Donald Sullivan: chasing down answers in lung cancer care research

Donald Sullivan, M.D., M.A,M.C.R., assistant professor of medicine (pulmonary and critical care medicine) in the OHSU School of Medicine. and core investigator at the Center to Improve Veteran Involvement in Care at the Veterans Affairs Portland Health Care System.

Physician-scientist Donald R. Sullivan, M.D. F ’13, M.A., M.C.R., is a core investigator of health services research and development in the Center to Improve Veteran Involvement in Care, V.A. Portland Health Care System. He’s also assistant professor of medicine, and associate fellowship program director, Division of Pulmonary and Critical Care Medicine, OHSU School of Medicine. Before becoming a physician-scientist, he served as a combat medic in the U.S. Army for six years as a reservist, deploying to Germany. He left the Army as a sergeant.

Sullivan and his research team recently published findings in Annals of the American Thoracic Society about the effects of palliative care on suicide risk of veterans with advanced stage lung cancer. Read about the research on OHSU News.

What’s your current research focus?

The overall goal of my research program is to improve care among lung cancer patients. Specifically, I am interested in improving patient outcomes and their experiences through advances in the delivery of comprehensive cancer care. I have several research projects currently ongoing including examining palliative care use and outcomes, depression interventions in cancer patients and treatment decision analysis among early-stage lung cancer patients. 

Why did you become a physician-scientist?

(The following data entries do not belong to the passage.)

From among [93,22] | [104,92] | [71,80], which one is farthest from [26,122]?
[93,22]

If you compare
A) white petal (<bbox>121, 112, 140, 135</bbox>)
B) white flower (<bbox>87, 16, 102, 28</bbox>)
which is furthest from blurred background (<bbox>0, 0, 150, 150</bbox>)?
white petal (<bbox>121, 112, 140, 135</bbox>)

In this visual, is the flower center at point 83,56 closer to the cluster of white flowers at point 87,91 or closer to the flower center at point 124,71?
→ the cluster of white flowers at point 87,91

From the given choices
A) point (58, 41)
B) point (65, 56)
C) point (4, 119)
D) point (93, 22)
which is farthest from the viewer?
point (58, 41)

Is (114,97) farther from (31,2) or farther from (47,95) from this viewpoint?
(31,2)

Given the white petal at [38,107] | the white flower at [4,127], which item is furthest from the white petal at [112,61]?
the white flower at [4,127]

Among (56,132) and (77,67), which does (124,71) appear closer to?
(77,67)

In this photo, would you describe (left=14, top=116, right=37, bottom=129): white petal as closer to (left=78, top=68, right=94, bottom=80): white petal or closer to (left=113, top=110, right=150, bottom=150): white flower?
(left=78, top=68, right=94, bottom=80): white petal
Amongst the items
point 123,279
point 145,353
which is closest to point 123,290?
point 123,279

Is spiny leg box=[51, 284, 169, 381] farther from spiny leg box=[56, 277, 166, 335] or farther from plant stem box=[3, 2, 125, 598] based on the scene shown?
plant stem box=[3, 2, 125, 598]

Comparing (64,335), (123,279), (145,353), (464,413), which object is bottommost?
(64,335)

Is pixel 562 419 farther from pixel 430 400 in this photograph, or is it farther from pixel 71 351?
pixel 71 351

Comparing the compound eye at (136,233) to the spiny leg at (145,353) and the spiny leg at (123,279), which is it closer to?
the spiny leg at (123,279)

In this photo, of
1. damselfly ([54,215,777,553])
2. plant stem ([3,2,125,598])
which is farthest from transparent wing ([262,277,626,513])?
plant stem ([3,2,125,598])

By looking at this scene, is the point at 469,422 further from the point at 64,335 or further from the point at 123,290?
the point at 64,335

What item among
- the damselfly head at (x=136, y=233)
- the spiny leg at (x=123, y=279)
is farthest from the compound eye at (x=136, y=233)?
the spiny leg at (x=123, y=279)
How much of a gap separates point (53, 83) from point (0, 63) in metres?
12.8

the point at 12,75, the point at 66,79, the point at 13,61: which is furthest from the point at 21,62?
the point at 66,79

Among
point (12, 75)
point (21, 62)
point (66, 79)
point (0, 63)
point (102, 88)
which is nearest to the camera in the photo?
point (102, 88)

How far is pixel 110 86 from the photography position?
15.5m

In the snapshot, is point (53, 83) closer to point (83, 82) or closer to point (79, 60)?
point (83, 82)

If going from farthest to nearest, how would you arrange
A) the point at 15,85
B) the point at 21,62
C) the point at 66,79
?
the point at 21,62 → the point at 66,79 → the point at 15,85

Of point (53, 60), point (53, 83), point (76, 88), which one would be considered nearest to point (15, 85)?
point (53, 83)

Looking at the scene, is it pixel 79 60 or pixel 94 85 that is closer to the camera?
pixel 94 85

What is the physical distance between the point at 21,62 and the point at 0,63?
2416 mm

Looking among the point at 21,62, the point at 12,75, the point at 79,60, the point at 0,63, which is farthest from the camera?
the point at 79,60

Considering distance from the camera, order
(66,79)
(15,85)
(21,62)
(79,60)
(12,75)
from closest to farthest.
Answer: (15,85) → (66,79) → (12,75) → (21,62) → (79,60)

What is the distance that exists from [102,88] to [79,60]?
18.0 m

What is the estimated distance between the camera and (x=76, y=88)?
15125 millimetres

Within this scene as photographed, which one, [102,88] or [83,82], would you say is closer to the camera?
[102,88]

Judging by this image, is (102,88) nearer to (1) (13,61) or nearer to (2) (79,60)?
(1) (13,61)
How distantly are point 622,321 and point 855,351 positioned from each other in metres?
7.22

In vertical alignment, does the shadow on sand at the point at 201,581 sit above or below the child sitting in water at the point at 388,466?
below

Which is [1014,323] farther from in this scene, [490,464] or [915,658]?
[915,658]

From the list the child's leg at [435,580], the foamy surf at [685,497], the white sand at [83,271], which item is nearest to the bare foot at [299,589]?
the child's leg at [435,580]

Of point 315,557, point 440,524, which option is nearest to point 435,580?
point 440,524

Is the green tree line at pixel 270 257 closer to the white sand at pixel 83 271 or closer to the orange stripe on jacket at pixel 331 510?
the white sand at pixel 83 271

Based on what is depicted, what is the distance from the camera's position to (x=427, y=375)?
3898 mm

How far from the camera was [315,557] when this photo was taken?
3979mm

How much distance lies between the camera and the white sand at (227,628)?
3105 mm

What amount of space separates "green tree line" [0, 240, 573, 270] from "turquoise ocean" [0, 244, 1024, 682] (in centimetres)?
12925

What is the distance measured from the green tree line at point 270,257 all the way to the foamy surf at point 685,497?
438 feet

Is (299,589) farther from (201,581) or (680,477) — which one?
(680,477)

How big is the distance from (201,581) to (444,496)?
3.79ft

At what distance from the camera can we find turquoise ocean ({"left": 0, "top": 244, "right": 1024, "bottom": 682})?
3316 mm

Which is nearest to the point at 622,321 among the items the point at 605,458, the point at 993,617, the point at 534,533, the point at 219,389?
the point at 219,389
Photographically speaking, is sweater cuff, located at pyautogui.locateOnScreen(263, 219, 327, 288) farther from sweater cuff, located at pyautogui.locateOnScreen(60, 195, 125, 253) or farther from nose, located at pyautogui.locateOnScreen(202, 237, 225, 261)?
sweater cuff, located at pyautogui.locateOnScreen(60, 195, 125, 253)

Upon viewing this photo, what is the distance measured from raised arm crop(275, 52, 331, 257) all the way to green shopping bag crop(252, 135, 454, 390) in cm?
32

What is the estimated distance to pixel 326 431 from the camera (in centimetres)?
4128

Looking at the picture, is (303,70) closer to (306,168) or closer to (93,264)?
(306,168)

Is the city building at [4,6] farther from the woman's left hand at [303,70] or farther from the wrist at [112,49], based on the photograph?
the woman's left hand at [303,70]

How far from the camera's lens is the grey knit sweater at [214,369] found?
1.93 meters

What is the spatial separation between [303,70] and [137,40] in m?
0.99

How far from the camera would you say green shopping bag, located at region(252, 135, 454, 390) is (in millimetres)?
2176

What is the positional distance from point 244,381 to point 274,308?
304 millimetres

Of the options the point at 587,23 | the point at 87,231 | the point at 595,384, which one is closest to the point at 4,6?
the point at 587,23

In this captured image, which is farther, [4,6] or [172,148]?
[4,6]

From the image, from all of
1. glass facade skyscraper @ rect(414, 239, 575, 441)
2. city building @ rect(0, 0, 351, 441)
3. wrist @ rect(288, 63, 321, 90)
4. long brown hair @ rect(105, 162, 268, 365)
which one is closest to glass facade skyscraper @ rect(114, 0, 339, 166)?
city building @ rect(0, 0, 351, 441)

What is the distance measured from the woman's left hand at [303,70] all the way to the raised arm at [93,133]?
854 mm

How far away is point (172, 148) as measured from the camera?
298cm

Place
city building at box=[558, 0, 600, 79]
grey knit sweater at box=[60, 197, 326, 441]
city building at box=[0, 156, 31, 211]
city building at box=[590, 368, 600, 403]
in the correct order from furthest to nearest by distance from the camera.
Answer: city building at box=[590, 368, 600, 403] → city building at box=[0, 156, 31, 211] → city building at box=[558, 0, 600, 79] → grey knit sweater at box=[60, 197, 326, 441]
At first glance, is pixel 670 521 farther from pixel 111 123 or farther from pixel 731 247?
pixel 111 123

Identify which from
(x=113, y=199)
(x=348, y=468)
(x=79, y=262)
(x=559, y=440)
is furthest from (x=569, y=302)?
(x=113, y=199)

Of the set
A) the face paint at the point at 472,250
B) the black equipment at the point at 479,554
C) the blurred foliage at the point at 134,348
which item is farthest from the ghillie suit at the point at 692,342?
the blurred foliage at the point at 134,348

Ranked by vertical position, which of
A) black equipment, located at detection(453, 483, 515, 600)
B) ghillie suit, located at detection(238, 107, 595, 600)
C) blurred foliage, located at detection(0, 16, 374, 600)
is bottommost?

In my clinical work, there are so many unknowns and lack of evidence to help my patients, so by becoming a scientist I’m helping answer some of these questions hopefully. I also enjoy the challenges of research and the creativity I get to express, which are so different from my clinical work. Finally, in thinking about how I can help make the biggest impact in medicine, research has the greatest potential to change lives.

What’s your biggest achievement so far?

Successfully applying for a K-award from the NIH. Also, my research was featured on the Think Out Loud radio program on OPB, where I was interviewed. Scary but exciting.

Tell us about a time when your ability to think like a scientist led to a clinical outcome.

As a scientist, I try to think about the big picture, particularly when starting a project and how this work will lead to a successful research program, collection of publications or future grant funding. This applies to my work as a clinician, especially among patients who present to the medical intensive care unit. Often physicians work in silos and care is fragmented. It’s my job to consolidate this care and think about this patient’s particular presentation, which may be a signal of a gradual decline or a worsening underlying illness. Perhaps it’s time to discuss care preferences and palliative options.

What’s the most important support you’ve received as a physician-scientist or what support would you like to see?

Without the support of my interim division chief, Dr. Jeff Gold and before him, Dr. David Jacoby, I would not be a physician-scientist today. Additionally, I enjoy the support of the Health Services Research and Development Center to Improve Veteran Engagement in Care at the Portland VA where I am an investigator. Without the tremendous support of my mentorship team, including Chris Slatore, Linda Ganzini, Patty carney, Lissi Hansen and Jodi Lapidus, I would not where I am today.

What’s the most difficult challenge of being a physician-scientist?

Achieving career and family balance. There are many night, weekend and after-hour activities that are important from a career perspective. Learning how to find a successful balance is a constant challenge.

Why are physician-scientists important?

They are in a unique position to formulate and execute research questions based on their clinical experiences. Also by having direct contact with patients and their families, they are able to solicit patient input, which helps inform patient-centered research. Prioritizing clinical research that includes patients’ and their families’ voices will have the most meaningful impact over time.

Other thoughts?

There needs to be more opportunities for medical students, residents and fellows to participate in research and gain experience working alongside successful research mentors. Likewise institutions and foundations need to contribute more money and efforts to encourage this kind of early career research training.